A comprehensive systematic review of intrusion detection systems: emerging techniques, challenges, and future research directions
Arjun Kumar Bose Arnob, Rajarshi Roy Chowdhury, Nusrat Alam Chaiti, S K Saha, Ajoy Roy
Abstract
The role of Intrusion Detection Systems (IDS) in the protection against the increasing variety of cybersecurity threats in complex environments, including the Internet of Things (IoT), cloud computing, and industrial networks. This study evaluates the existing state-of-the-art IDS methodologies using Deep Learning (DL) approaches, and advanced feature engineering techniques. This research also highlights the success of models such as Genetic Algorithms (GA), Particle Swarm Optimization (PSO), and Explainable AI (XAI) in improving detection accuracy as well as computational efficiency and interoperability. Blockchain and quantum computing technologies are explored to improve data privacy, resilience, and scalability in decentralized and resource-constrained environments.
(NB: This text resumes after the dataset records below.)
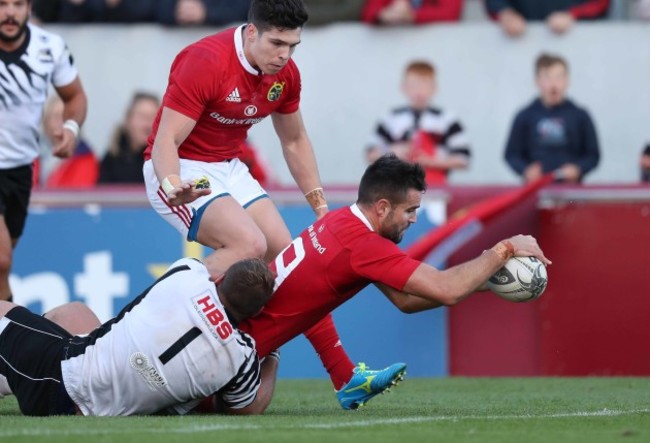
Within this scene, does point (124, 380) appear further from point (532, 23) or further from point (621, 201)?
point (532, 23)

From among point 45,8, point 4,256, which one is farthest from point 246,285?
point 45,8

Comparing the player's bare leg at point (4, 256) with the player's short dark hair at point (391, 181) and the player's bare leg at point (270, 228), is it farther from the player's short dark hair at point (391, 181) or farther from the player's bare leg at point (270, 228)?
the player's short dark hair at point (391, 181)

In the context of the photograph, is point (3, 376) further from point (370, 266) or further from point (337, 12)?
point (337, 12)

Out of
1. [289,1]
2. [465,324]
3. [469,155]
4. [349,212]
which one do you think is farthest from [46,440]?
[469,155]

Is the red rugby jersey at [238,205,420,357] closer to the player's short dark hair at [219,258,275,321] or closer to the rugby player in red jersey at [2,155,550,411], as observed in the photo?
the rugby player in red jersey at [2,155,550,411]

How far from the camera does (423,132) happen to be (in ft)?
43.1

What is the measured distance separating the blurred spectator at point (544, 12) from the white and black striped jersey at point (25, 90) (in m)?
5.33

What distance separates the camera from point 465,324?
1178 cm

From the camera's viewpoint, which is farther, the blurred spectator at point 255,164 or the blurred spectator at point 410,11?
the blurred spectator at point 410,11

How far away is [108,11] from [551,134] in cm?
477

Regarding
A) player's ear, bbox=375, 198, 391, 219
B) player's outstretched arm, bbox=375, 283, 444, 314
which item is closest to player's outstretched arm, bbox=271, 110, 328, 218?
player's ear, bbox=375, 198, 391, 219

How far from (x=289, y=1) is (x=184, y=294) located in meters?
1.88

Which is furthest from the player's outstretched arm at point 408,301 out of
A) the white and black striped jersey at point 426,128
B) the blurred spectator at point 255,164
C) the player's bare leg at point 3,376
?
the white and black striped jersey at point 426,128

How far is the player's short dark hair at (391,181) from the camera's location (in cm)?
760
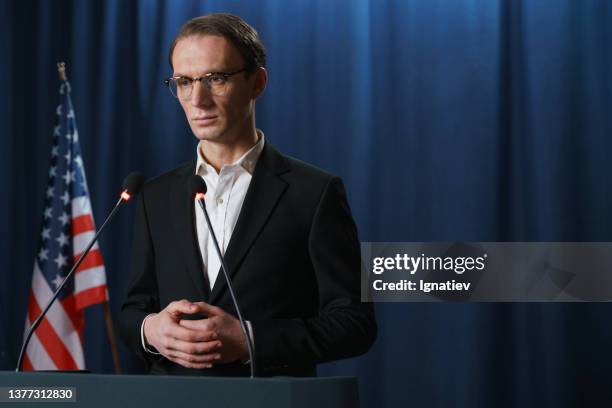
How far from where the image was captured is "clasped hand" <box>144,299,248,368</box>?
1422 millimetres

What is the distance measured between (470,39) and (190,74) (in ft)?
8.21

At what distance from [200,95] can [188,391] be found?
2.24 feet

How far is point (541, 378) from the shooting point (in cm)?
375

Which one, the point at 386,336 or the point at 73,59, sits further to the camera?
the point at 73,59

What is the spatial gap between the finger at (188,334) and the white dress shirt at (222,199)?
24 centimetres

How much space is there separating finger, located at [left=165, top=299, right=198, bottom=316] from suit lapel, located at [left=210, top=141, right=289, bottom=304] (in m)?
0.17

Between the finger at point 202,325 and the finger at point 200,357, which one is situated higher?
the finger at point 202,325

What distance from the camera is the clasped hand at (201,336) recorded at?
1422 millimetres

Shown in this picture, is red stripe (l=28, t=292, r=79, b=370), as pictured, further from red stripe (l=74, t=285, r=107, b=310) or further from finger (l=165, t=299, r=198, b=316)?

This work primarily identifies key challenges, including real-time anomaly detection, adversarial robustness, and imbalance datasets, to assist researchers in investigating further research opportunities. Focusing on future research in filling these gaps, proceeds toward developing lightweight, adaptive, and ethical IDS frameworks that can operate in real-time across dynamic and heterogeneous environments. In this paper, existing IDS approaches, research opportunities, and advanced cybersecurity strategies are critically synthesized to create a useful resource for academics, researchers, and industry practitioners.